Il problema vero era soltanto la lingua. Ho trovato delle brave persone, che non mi
hanno creato problemi.
D. - Prima di scegliere la
vita sacerdotale ha lavorato in fabbrica. Cos’ha imparato da quest’esperienza?
R.
- E’ stata un’esperienza davvero bella. Ho faticato, ho conosciuto la vita degli operai
e quando adesso mi trovo a parlare con qualcuno che lavora so veramente qual è la
fatica che si fa. E’ stato un momento difficile, ma anche un momento in cui ho incontrato
il Signore.
D. - I suoi parrocchiani come l’hanno
accolta?
R. - Sono stato accolto bene. I parrocchiani
mi manifestano sempre l’amore di Cristo, l’amore di Dio, l’amore fraterno.
D.
- L’accoglienza e l’integrazione, secondo lei, su quali principi devono basarsi?
R.
- Nella Parola di Dio troviamo tutto: per il prossimo, per il povero, quello che arriva
e che non conosciamo, che bussa alla nostra porta. Il Signore ci insegna ad accogliere
quelle persone che magari sono sfiduciate, che sfuggono dalla fame e dalla miseria.
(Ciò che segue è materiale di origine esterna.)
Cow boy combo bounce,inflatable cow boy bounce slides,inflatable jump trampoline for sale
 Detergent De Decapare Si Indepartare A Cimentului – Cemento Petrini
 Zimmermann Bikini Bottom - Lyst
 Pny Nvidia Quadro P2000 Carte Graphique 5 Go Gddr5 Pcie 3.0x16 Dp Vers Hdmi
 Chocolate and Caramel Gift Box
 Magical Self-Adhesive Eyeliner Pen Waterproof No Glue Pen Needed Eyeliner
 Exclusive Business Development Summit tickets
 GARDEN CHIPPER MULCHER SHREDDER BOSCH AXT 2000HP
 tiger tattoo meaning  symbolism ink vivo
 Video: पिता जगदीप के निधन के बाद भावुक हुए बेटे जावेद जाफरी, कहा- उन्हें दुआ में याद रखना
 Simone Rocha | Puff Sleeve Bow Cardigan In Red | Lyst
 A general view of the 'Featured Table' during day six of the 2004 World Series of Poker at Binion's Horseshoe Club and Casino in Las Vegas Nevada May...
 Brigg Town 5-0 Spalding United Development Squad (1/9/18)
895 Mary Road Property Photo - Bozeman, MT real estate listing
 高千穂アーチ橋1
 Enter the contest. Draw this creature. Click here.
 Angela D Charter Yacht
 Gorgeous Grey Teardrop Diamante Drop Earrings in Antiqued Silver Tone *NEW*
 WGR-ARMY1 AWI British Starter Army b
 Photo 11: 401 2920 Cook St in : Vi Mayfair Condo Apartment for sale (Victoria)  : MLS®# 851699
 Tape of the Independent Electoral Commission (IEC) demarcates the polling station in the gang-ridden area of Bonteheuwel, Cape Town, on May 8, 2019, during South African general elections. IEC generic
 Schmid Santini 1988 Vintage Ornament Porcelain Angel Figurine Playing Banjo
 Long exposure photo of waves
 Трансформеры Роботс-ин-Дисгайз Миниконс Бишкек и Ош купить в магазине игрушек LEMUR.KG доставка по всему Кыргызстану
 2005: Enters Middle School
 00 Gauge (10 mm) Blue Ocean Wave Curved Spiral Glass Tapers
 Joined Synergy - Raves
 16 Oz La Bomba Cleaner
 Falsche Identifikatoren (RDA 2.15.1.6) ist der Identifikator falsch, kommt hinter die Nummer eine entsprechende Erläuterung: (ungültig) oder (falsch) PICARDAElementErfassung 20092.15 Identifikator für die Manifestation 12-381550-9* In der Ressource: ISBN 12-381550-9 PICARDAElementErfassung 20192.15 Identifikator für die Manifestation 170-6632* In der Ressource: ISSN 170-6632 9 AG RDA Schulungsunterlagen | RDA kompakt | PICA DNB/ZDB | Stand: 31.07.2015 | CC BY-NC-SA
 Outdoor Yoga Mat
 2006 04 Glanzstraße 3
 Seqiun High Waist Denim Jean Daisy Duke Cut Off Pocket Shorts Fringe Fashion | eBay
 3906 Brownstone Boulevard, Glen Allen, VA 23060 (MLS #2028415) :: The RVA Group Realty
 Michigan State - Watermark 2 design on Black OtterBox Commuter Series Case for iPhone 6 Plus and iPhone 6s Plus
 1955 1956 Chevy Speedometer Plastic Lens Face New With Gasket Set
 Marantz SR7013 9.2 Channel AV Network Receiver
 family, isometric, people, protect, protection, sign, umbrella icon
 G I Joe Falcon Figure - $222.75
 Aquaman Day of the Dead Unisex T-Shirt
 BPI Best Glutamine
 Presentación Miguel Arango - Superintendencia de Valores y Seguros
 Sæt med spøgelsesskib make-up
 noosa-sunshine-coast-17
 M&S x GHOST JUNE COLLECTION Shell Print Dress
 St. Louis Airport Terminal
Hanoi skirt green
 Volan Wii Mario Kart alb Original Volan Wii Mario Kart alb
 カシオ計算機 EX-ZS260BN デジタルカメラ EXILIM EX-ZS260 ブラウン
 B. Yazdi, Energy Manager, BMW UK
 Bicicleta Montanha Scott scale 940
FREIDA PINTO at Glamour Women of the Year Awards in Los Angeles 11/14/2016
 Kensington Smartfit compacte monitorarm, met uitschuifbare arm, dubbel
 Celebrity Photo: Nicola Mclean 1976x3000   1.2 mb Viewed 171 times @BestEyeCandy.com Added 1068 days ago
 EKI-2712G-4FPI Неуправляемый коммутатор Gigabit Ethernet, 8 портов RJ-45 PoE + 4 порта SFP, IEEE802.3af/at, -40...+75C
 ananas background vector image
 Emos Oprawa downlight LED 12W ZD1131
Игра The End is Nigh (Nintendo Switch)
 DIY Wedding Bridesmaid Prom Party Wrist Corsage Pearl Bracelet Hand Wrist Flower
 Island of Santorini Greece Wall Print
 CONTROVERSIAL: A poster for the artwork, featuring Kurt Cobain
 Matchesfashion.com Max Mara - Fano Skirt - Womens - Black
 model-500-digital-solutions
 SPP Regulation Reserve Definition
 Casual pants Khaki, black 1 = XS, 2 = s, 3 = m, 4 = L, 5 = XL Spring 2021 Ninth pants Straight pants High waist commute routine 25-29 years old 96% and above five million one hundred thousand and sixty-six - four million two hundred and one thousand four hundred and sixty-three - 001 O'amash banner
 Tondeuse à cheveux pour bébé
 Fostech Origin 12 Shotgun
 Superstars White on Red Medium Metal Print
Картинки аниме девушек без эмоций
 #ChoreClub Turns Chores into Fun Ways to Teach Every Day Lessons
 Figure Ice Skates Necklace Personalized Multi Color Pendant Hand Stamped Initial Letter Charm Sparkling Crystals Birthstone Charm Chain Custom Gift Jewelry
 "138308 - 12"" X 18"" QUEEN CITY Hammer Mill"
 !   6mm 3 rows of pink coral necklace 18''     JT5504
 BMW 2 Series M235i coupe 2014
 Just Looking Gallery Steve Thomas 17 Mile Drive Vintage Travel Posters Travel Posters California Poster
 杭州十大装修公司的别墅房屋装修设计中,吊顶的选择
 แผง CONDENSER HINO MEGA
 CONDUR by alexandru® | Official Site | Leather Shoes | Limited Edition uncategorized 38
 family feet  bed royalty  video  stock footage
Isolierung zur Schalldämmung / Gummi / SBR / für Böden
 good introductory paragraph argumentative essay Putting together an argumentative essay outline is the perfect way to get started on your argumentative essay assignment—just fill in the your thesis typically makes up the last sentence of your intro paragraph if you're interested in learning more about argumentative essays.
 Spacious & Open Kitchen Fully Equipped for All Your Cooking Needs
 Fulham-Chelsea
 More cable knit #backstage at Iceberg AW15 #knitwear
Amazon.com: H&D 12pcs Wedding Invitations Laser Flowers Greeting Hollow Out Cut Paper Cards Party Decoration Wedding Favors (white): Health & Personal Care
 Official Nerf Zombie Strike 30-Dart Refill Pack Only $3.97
Quando bussano alla nostra porta siamo chiamati a non avere paura del prossimo, dell’altro,
e ad accoglierlo, ad ascoltarlo e a cercare di aiutarlo.
D.
- Lei è stato consacrato sacerdote nel mese di giugno, mese in cui si è aperto ufficialmente
l’Anno Sacerdotale. Cosa rappresenta, per lei, quest’evento?
R.
- E’ un anno in cui devo tornare all’essenziale della mia vita sacerdotale. Devo avvicinarmi,
pregare, prendere i Sacramenti, ma anche essere più disponibile verso gli altri, verso
i miei parrocchiani. L’Anno Sacerdotale non dev’essere soltanto per i sacerdoti, ma
deve espandersi verso tutti i battezzati che devono riscoprire la loro vocazione sacerdotale,
perché ogni battezzato partecipa alla missione di Cristo.
D.
- Il Sinodo dei vescovi per l’Africa quale aiuto potrà portare al suo continente d’origine?
R.
- Il mio augurio per i vescovi è che possano essere illuminati. Illuminati dallo Spirito
per poter comprendere al meglio i veri problemi dell’Africa e delle sue comunità ed
affrontarli. L’Africa ha bisogno di masticare bene la Parola di Dio, comprendere ed
entrare nel mistero del Vangelo e nel mistero di Cristo. L’inculturazione e la tradizione
del Vangelo possono fare in modo che i fedeli possano gustare e capire meglio la Parola
di Dio. Il contatto con la Parola dev’essere una cosa prioritaria.